Hailee stood there. Her face was calm... but not warm. Not like yesterday. Not like when we kissed. It was like a wall had gone up between us. Her eyes met mine for a moment, unreadable, and then she stepped past me without a word.

She walked into the kitchen, went straight to the dishwasher, and knelt to open it. "This is the power button," she said coolly, not even glancing back at me. "You load the plates in this rack, glasses go here. You add detergent in this compartment. Close it, pick your setting, and press start."

She didn’t stop there. She moved to the microwave, the oven, the fridge. She explained every little button like I was a total idiot. Her voice was flat. Cold. Angry. She wasn’t just showing me appliances. She was making a point... a point that she was mad at me.

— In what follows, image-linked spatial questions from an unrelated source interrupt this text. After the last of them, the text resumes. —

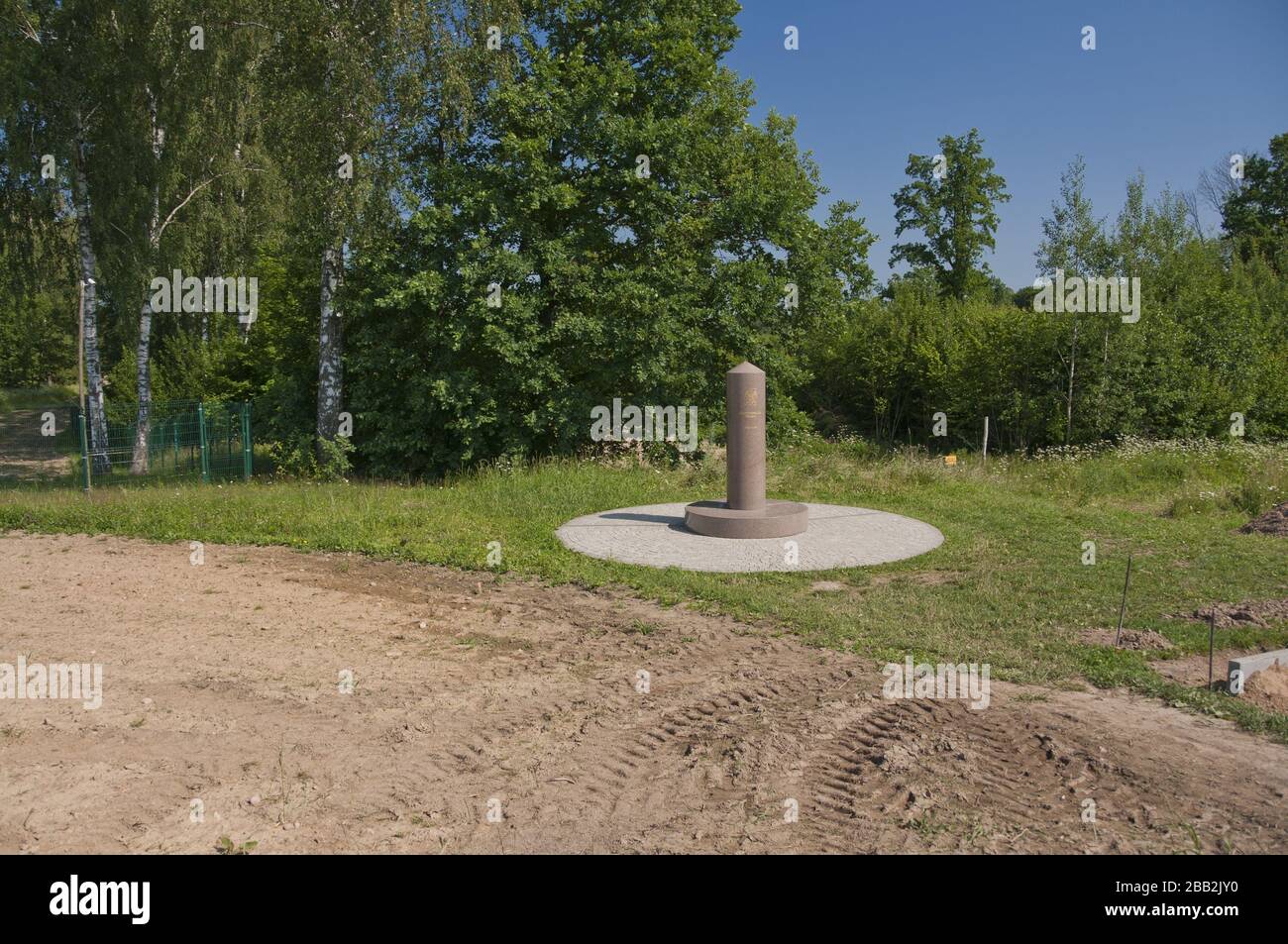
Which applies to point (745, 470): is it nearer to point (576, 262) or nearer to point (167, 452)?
point (576, 262)

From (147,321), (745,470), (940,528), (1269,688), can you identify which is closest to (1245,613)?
(1269,688)

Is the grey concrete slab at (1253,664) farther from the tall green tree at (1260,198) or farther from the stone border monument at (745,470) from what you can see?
the tall green tree at (1260,198)

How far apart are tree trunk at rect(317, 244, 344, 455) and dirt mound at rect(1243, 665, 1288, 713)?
53.8 ft

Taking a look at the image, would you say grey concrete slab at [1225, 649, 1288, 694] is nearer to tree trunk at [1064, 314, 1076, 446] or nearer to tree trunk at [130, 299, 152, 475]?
tree trunk at [1064, 314, 1076, 446]

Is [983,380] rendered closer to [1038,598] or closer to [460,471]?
[460,471]

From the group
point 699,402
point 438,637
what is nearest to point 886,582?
point 438,637

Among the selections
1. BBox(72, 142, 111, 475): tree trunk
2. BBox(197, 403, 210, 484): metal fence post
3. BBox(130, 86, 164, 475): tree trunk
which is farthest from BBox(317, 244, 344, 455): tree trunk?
BBox(72, 142, 111, 475): tree trunk

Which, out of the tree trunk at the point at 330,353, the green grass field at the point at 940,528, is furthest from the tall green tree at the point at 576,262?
the green grass field at the point at 940,528

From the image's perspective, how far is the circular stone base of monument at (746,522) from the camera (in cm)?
1191

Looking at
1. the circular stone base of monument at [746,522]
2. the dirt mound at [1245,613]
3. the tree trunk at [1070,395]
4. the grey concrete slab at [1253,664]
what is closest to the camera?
the grey concrete slab at [1253,664]

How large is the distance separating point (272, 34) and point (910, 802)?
65.8 feet

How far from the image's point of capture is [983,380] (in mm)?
24078

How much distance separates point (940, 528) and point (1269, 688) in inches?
255

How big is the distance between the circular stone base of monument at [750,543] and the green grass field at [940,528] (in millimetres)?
352
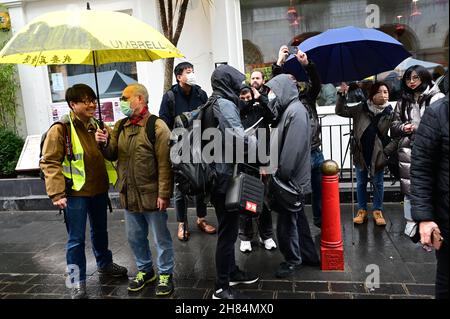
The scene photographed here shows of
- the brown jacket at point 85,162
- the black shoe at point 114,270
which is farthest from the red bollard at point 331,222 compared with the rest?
the brown jacket at point 85,162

I leaned against the wall, arms folded, watching her. Not because I didn’t understand the instructions. But because I was trying to figure out why she was angry at me when I should be the one angry.

She kept moving around the kitchen explaining every little details.

Finally, she turned around and faced me. Her expression was unreadable, her tone blank. "If that’s all, I’ll take my leave now." She turned, already walking toward the door.

"No," I said quickly, stepping in front of her. Before she could react, I reached out, picked her up by the waist, and sat her gently on the kitchen counter.

She frowned and tried to get down, but I stood in front of her, blocking the way. "What is going on with you?" I asked, frustrated. "Why are you mad at me?"